- **To be done**: Collect every line in the records below that contains the string "hooded". Case counts.

━━━━━━━━━━━━━━━━

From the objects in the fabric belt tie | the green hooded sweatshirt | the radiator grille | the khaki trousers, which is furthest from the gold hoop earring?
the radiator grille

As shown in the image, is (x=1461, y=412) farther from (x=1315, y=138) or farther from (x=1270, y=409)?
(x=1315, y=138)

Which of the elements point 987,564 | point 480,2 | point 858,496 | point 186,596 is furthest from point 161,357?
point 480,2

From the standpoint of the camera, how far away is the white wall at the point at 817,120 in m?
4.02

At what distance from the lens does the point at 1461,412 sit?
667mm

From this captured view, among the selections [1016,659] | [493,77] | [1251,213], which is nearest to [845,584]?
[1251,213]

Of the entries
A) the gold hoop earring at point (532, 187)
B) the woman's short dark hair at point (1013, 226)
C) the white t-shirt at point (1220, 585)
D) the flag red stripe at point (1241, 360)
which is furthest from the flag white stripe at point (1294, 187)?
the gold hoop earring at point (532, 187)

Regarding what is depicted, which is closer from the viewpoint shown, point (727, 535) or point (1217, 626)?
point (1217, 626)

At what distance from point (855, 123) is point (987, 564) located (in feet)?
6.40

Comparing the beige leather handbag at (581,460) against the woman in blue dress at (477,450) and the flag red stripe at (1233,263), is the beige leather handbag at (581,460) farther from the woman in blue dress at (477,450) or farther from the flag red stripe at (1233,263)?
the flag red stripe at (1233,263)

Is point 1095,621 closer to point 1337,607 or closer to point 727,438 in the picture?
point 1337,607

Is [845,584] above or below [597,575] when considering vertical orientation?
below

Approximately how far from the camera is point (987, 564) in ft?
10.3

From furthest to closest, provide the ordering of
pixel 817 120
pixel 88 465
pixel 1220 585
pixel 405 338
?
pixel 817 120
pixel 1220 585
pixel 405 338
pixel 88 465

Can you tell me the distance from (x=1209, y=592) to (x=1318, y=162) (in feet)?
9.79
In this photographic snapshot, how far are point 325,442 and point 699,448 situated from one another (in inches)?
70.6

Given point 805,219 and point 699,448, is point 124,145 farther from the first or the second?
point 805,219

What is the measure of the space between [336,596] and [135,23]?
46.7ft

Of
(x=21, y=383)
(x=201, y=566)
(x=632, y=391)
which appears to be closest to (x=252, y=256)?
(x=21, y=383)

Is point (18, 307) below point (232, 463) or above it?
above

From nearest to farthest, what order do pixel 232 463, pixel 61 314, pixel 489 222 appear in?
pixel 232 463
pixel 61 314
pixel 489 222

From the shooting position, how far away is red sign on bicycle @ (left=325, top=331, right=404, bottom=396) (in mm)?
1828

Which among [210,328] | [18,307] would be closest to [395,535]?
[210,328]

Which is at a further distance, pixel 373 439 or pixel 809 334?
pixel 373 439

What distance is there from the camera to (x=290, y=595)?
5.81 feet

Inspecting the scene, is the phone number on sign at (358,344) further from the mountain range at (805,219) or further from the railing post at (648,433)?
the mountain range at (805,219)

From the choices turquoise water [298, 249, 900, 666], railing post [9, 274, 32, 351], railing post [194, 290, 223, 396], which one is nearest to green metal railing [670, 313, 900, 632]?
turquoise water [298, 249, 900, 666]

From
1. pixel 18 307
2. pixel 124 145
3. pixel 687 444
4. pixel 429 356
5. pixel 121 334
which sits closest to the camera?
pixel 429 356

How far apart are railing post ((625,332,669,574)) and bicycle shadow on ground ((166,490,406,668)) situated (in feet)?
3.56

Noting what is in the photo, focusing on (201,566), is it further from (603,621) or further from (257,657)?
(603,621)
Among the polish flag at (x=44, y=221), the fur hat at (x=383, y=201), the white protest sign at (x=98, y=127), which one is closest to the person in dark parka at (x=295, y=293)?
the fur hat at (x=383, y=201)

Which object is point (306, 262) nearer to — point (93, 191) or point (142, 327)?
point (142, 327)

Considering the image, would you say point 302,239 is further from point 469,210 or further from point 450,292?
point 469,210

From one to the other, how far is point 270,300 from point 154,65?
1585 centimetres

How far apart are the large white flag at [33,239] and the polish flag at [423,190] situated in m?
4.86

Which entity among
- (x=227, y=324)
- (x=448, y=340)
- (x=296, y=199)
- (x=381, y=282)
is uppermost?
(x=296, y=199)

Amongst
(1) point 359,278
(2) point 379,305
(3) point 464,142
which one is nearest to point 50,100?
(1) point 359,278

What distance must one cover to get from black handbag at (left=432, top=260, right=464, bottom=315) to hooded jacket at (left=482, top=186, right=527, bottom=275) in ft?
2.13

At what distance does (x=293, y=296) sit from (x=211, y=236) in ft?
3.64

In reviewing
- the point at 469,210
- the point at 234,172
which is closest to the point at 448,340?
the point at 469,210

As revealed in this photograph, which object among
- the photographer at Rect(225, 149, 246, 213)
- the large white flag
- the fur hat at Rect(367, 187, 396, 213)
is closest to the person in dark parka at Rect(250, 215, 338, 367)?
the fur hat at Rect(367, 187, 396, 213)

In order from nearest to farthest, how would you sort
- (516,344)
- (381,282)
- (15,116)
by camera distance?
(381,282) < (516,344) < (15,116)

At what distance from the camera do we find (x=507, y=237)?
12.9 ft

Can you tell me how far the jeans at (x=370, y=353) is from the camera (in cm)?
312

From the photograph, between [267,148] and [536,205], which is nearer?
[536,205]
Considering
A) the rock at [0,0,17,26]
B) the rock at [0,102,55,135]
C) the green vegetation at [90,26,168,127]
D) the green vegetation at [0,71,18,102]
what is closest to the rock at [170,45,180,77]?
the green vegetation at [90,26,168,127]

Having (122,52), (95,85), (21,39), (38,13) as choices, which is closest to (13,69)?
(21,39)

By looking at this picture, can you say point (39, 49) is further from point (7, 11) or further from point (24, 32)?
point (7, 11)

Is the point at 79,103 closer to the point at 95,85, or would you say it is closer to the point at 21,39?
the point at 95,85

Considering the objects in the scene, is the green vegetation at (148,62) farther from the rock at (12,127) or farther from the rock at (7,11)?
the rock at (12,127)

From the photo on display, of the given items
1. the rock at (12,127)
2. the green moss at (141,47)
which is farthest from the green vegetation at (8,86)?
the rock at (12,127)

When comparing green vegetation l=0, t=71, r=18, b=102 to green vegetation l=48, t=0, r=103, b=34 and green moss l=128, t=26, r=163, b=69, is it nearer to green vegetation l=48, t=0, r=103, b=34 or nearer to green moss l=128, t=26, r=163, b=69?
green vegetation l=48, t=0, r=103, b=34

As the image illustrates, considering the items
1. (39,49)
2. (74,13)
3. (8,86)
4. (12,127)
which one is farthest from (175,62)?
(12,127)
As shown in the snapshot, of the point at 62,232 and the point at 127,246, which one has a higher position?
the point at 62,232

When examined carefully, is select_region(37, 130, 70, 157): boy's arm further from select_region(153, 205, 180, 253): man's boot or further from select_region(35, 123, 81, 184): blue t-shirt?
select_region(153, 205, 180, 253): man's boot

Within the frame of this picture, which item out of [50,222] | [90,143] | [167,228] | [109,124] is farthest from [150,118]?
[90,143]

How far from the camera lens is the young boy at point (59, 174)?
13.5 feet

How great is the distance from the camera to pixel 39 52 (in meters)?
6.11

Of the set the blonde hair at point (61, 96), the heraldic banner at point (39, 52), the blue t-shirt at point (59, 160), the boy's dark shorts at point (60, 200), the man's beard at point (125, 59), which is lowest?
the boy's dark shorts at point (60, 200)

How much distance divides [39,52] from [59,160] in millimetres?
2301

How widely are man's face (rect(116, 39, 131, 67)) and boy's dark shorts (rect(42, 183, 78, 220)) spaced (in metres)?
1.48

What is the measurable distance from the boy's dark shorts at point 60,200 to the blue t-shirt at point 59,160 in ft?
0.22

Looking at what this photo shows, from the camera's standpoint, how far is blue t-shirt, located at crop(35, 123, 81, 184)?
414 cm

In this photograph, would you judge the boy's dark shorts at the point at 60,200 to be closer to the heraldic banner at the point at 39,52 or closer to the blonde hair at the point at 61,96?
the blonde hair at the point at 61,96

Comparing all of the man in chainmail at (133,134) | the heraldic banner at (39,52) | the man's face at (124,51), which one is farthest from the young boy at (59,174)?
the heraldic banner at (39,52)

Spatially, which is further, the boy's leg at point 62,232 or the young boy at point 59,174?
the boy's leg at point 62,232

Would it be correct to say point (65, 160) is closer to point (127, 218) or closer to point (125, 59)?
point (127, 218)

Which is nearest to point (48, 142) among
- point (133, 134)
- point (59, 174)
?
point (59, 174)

━━━━━━━━━━━━━━━━

- **Answer to this task**:
From the objects in the fabric belt tie | the green hooded sweatshirt | the radiator grille | the khaki trousers, which is furthest from the gold hoop earring?
What distance must one cover to get from black handbag at (left=432, top=260, right=464, bottom=315) to hooded jacket at (left=482, top=186, right=527, bottom=275) in ft?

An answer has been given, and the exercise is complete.